So I’ve talked a little bit about some of the aspects on Saivryth. And I do intend to do future posts about more aspects, but I decided to go over some of the character generation dynamics for Saivryth this time.
As I have stated before, Saivryth was originally created as an RPG World, loosely based on the 3.5 Dungeons and Dragons system created by Wizards of the Coast. When I say loosely based, I mean that I used the 3.5 D&D system to generate character classes and basic world building. But everything else from the Gods to the Kingdoms and some of the Races are pretty much original in concept. Even the classic D&D Races that are on Saivryth have their own original twists to them to make them unique to Saivryth itself. My version of the Drow race comes to mind for this, as they are not an underground race or a matriarchal society. That is only one example of the differences between the 3.5 rules and the homebrew rules as gamers like to distinguish between them.

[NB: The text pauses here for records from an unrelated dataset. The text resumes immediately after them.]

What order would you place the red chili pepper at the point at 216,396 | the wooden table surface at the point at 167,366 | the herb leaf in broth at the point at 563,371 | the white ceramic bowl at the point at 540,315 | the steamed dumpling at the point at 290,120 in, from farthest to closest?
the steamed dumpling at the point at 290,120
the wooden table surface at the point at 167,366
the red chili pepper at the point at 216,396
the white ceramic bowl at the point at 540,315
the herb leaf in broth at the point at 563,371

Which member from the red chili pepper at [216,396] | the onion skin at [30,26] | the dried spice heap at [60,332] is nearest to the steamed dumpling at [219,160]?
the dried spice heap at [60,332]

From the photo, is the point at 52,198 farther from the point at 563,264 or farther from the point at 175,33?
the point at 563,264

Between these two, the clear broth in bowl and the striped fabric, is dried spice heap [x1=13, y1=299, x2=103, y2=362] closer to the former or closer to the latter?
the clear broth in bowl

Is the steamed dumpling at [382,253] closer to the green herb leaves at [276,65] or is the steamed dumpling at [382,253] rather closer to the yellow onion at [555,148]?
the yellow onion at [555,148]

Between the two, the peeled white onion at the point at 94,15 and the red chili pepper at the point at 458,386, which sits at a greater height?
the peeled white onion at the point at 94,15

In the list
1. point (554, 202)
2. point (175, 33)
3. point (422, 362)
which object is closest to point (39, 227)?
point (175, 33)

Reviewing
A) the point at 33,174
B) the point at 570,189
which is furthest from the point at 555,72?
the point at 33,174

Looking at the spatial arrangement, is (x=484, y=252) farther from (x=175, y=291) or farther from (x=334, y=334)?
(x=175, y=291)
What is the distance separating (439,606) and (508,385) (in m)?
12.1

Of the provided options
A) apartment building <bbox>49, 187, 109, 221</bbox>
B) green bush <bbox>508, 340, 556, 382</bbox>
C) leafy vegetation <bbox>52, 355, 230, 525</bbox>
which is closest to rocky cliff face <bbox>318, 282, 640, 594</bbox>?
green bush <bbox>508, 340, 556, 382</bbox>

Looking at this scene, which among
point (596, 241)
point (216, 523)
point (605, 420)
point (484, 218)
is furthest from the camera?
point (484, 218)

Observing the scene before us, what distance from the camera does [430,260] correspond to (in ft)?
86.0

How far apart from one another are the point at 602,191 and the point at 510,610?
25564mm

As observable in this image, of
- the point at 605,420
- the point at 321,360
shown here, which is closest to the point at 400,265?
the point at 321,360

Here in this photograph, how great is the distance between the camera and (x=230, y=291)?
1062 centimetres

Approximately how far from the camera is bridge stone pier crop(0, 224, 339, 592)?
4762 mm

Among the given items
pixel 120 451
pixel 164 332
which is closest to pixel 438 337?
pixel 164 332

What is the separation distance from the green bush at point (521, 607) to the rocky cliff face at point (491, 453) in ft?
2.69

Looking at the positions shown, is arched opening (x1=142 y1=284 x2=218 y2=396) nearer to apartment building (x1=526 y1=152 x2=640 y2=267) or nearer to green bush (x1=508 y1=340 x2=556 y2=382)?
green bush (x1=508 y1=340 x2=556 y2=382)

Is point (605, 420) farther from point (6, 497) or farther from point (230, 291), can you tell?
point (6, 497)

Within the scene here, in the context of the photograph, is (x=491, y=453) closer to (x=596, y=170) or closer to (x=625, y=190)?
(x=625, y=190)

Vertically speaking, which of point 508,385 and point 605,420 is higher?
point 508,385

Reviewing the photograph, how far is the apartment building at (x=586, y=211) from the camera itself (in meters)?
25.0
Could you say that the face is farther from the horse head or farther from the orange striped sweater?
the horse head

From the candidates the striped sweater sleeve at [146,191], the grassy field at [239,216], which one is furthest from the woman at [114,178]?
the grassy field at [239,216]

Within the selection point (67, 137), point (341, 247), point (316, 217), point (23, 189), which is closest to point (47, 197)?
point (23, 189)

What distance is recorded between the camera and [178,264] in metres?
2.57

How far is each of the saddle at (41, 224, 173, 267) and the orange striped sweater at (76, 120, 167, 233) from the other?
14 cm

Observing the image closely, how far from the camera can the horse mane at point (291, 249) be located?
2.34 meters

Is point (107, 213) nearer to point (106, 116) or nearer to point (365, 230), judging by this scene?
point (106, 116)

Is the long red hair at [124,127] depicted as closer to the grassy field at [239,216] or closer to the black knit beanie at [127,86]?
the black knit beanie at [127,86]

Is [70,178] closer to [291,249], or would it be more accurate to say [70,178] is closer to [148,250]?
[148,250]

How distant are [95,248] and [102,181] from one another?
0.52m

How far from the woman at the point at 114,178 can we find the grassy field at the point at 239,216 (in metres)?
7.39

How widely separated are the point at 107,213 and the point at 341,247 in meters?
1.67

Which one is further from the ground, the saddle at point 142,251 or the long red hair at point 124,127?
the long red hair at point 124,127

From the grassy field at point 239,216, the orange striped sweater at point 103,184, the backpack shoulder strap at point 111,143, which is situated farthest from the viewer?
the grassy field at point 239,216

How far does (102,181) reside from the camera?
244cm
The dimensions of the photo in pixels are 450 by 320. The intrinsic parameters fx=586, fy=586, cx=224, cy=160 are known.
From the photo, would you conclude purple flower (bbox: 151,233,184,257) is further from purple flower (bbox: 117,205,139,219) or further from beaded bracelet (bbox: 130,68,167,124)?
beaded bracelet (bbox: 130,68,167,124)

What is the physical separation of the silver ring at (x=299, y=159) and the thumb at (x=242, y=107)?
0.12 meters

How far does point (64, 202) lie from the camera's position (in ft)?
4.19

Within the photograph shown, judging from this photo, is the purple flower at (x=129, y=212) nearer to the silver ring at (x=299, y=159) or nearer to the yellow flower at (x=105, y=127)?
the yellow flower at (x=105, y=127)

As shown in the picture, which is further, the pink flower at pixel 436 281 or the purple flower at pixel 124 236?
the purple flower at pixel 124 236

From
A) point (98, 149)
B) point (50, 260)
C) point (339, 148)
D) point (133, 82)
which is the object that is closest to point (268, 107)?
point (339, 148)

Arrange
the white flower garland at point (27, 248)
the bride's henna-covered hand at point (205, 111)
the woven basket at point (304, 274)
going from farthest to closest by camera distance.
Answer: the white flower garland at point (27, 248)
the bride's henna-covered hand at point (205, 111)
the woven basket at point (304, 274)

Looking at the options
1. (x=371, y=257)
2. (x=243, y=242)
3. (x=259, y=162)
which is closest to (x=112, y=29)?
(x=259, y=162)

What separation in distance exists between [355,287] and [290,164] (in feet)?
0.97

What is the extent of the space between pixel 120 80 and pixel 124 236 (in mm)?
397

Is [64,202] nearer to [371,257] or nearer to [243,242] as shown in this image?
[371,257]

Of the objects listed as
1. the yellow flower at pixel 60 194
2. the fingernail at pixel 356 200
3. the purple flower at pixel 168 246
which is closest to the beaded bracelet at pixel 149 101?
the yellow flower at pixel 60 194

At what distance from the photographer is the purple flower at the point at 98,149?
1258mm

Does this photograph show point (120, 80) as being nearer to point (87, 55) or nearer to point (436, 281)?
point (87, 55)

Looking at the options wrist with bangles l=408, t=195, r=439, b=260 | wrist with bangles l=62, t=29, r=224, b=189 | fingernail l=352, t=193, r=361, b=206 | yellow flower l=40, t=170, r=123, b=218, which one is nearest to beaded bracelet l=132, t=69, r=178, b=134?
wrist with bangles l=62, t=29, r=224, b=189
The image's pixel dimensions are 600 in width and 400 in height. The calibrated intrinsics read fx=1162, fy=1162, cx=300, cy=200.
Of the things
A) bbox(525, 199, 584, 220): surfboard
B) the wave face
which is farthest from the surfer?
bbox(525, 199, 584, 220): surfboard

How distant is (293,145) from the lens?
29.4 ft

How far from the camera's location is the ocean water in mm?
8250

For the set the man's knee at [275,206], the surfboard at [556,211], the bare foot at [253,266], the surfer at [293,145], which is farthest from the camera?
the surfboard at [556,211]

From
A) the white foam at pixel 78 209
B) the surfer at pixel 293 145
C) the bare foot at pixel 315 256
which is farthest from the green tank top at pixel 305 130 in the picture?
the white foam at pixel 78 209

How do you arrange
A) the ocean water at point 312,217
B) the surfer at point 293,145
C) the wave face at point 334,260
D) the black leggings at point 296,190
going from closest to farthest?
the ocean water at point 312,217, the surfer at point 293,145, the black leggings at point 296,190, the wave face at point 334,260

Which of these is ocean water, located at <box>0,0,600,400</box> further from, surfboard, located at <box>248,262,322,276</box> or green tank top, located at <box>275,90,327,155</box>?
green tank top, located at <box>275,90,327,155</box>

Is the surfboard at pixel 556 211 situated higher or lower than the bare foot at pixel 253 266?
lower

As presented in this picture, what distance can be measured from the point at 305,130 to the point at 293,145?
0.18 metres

I have other differences too that I’ve created for Character Generation itself. Your standard D&D Character Sheet has six basic statistics that create a character, Strength, Dexterity, Constitution, Intelligence, Wisdom and Charisma. I added in two new statistics, or rather, one old statistic and one new one to balance things out. I never liked the idea of Charisma being the be all and end all of how a person looks or acts statistic wise. I much rather preferred the first edition rule of Comeliness for what a character looks like and leaving Charisma for their actions. So I included Comeliness as one of the basic statistics for character generation.
Over the years as a Game Master/Dungeon Master running a table top RPG game, I’ve learned that while players do pick up on the hints and plot lines you generate for them, sometimes a player or players don’t always follow those hints or plot lines. So I was faced with three options. The first option was to abandon all the work on a specific plot line. This can be very stressful for either the player or the GM. The second option was to force the player or players in the direction I, as the GM, wanted them to go in. This tended to make cranky unhappy players. The last option was to punt, and see if I could steer the game play back to the original plot line. After many frustrating games where things just did not get done, I eventually came up with another option that made things a bit more balanced for game play. I created an eighth statistic called Curiosity. This way when players were presented with something that I as the GM wanted them to act on I would ask for a Curiosity check and let them decide what to do after they either pass or fail the check. It has worked very well over the years.
So now we have our basic character generation statistics, Strength, Dexterity, Constitution, Intelligence, Wisdom, Charisma, Comeliness and Curiosity. The numbers that are generated to represent these particular statistics are created in the standard D&D format. A person rolls the standard 6 sided dice 4 times and takes the highest 3 numbers out of the 4 rolls to create their scores. I usually give the player the option to re roll 1’s and 2’s to make the numbers a bit more reasonable for a character.
After that it’s just deciding what the player wants to make their character be class and race wise. And of course what skills or feats the character has to flesh out their abilities and potential background. And that’s it, all that is needed to create a basic Saivryth Character. There are plenty of pages on the Saivryth site with information about the various classes and races available to a player for game. And I am slowly providing information on the various Kingdoms to give players a decent understanding to add to the background of their characters.
And there you have it, a simple breakdown of how to create a character for game in the World of Saivryth.